[INSTRUCTIONS TO FOLLOW]
Copy the records below exactly, omitting any pictures they contain.

Segment Start: PROVIDED RECORDS

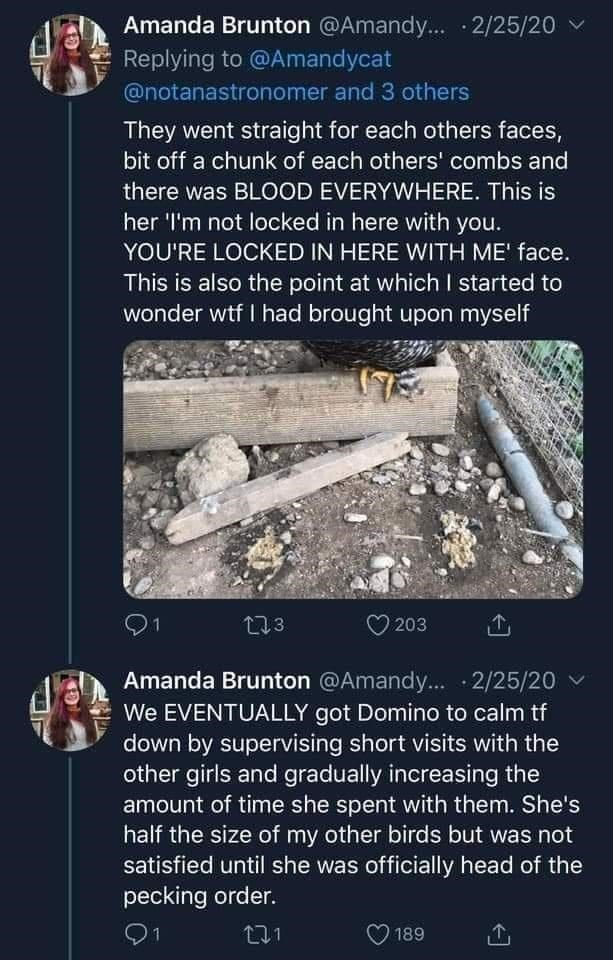 World - Amanda Brunton @Amandy... · 2/25/20 Replying to @Amandycat @notanastronomer and 3 others They went straight for each others faces, bit off a chunk of each others' combs and there was BLOOD EVERYWHERE. This is her 'l'm not locked in here with you. YOU'RE LOCKED IN HERE WITH ME' face. This is also the point at which I started to wonder wtf I had brought upon myself 1 L73 203 Amanda Brunton @Amandy... 2/25/20 We EVENTUALLY got Domino to calm tf down by supervising short visits with the othe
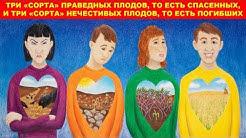 Три «сорта» праведных плодов, то есть спасённых, и три «сорта» нечестивых плодов, то есть погибших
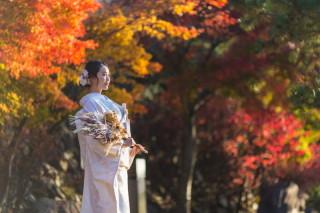312492_京都_嵐山ロケーションフォト
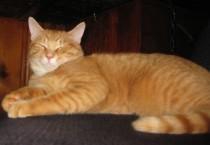 cat lost in Varennes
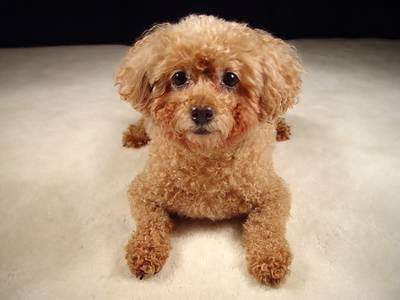 this is toy poodle toy poodle is the one that can t grow up which till ...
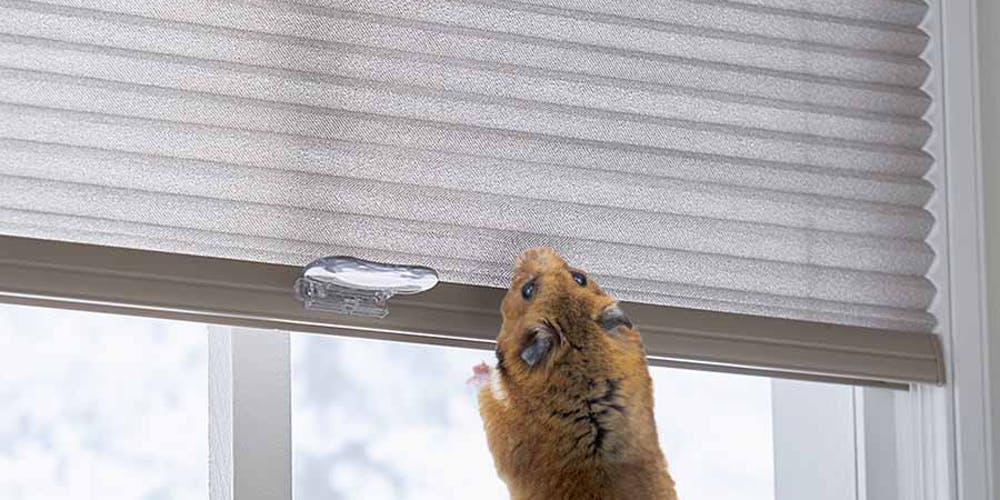Featured Post - Help Your Hamster Sleep Better With These Blinds and Shades!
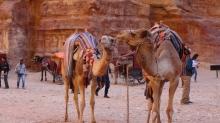 Израел и Йордания Есен 2019 Докосване до древността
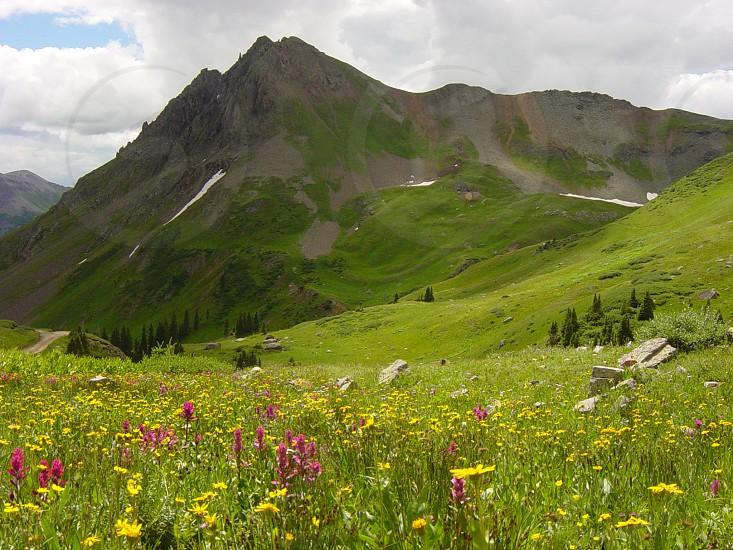 Yankee Boy Basin near Ouray Colorado photo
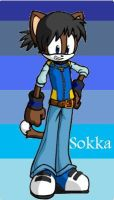 Sokka.....THE CAT by gamergrl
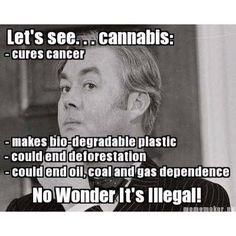 So True! Legalize it!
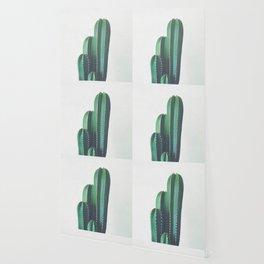Organ Pipe Cactus Wallpaper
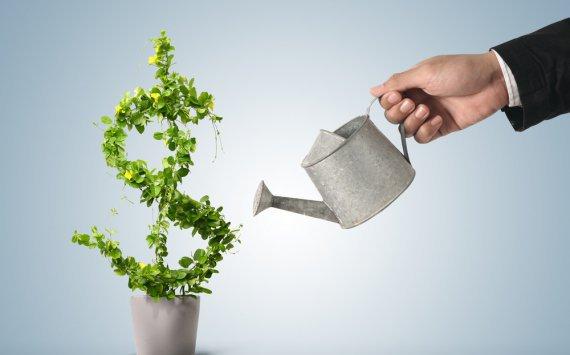 Что стоит учитывать при выборе инвестиционной компании?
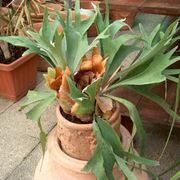 Pianta di Platycerium biforcatum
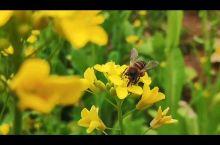 春天,万物复苏,田园处处桃李芬芳、杜鹃花缤纷艳丽,油菜花开满地黄,丛间蝶舞蜜蜂忙;清风吹拂金波涌,飘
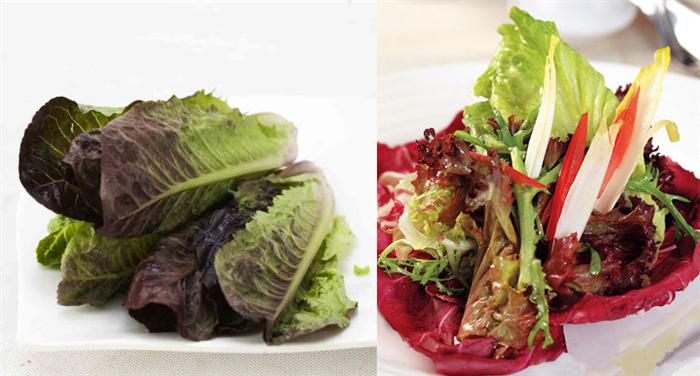 纤维中作用膳食和维生素c较白菜多,有消除多余脂肪的生菜,故又叫v纤维减脂能吃肉么图片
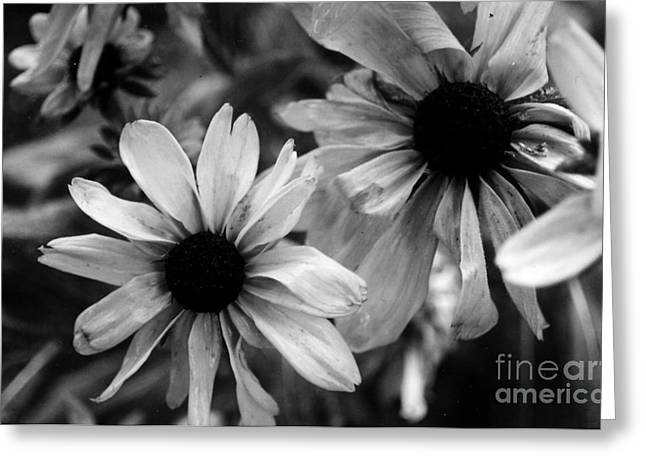 Daughter Gift Greeting Cards - My Fair Daisy Greeting Card by Kryztina Spence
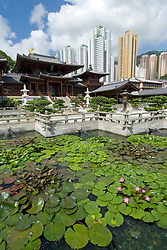 Lotus pond in front of temple at Chi Lin Nunnery in Hong Kong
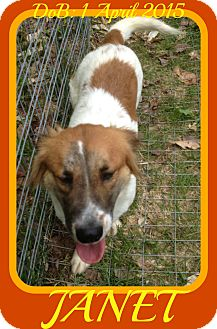 Corgi/Brittany Mix Dog for adoption in Jersey City, New Jersey - JANET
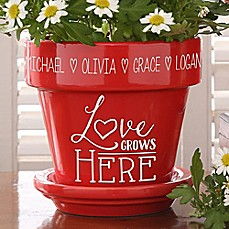 image of Love Grows Here Flower Pot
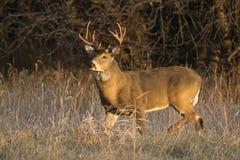 Este grande fanfarrão do Whitetail de Kansas estava procurando pelo ` s da gama ao longo de uma linha de árvore no outono atrasad foto de stock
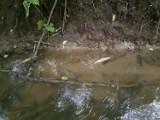 Śnięte pstrągi w rzece Stynie w gm. Trąbki Wielkie. Wyginęła cała populacja - mówi Społeczna Straż Rybacka. Zobaczcie zdjęcia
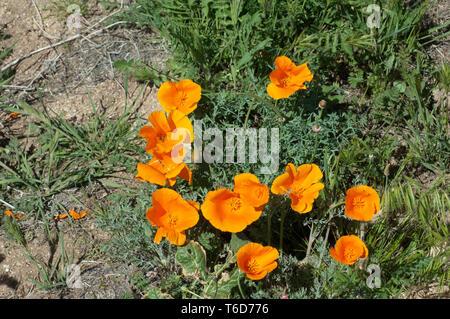 Amapolas de California en el Antelope Valley. Fotografía Digital. Imagen De Stock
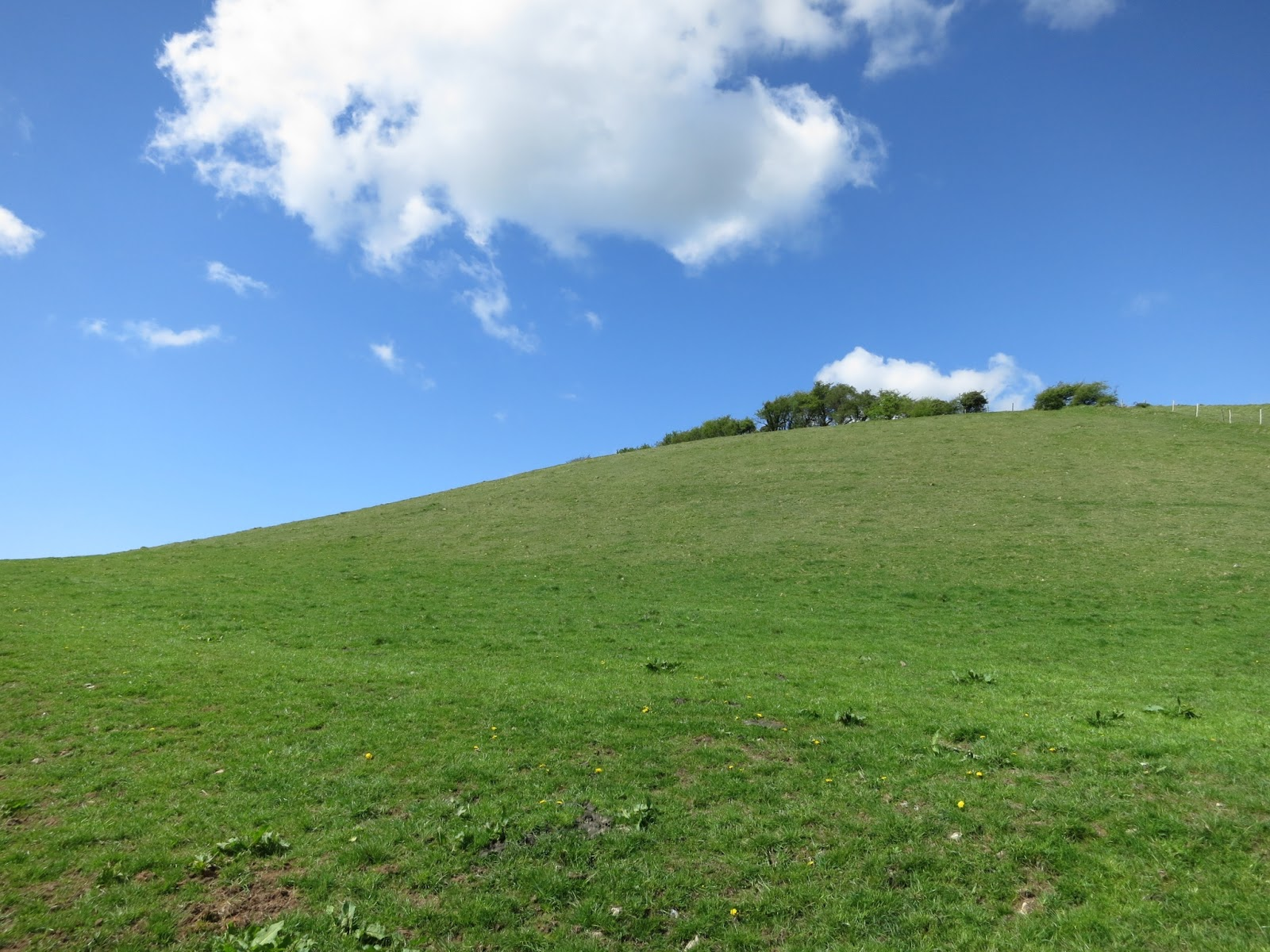 Trees on a tall, wide, grassy hill.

Segment End: PROVIDED RECORDS

[WRITTEN ANSWER]
 World - Amanda Brunton @Amandy... · 2/25/20 Replying to @Amandycat @notanastronomer and 3 others They went straight for each others faces, bit off a chunk of each others' combs and there was BLOOD EVERYWHERE. This is her 'l'm not locked in here with you. YOU'RE LOCKED IN HERE WITH ME' face. This is also the point at which I started to wonder wtf I had brought upon myself 1 L73 203 Amanda Brunton @Amandy... 2/25/20 We EVENTUALLY got Domino to calm tf down by supervising short visits with the othe
 Три «сорта» праведных плодов, то есть спасённых, и три «сорта» нечестивых плодов, то есть погибших
312492_京都_嵐山ロケーションフォト
 cat lost in Varennes
 this is toy poodle toy poodle is the one that can t grow up which till ...
Featured Post - Help Your Hamster Sleep Better With These Blinds and Shades!
 Израел и Йордания Есен 2019 Докосване до древността
 Yankee Boy Basin near Ouray Colorado photo
 Sokka.....THE CAT by gamergrl
 So True! Legalize it!
Organ Pipe Cactus Wallpaper
 Что стоит учитывать при выборе инвестиционной компании?
 Pianta di Platycerium biforcatum
 春天,万物复苏,田园处处桃李芬芳、杜鹃花缤纷艳丽,油菜花开满地黄,丛间蝶舞蜜蜂忙;清风吹拂金波涌,飘
 纤维中作用膳食和维生素c较白菜多,有消除多余脂肪的生菜,故又叫v纤维减脂能吃肉么图片
 Daughter Gift Greeting Cards - My Fair Daisy Greeting Card by Kryztina Spence
 Lotus pond in front of temple at Chi Lin Nunnery in Hong Kong
 Corgi/Brittany Mix Dog for adoption in Jersey City, New Jersey - JANET
 image of Love Grows Here Flower Pot
 Este grande fanfarrão do Whitetail de Kansas estava procurando pelo ` s da gama ao longo de uma linha de árvore no outono atrasad foto de stock
 Śnięte pstrągi w rzece Stynie w gm. Trąbki Wielkie. Wyginęła cała populacja - mówi Społeczna Straż Rybacka. Zobaczcie zdjęcia
 Amapolas de California en el Antelope Valley. Fotografía Digital. Imagen De Stock
 Trees on a tall, wide, grassy hill.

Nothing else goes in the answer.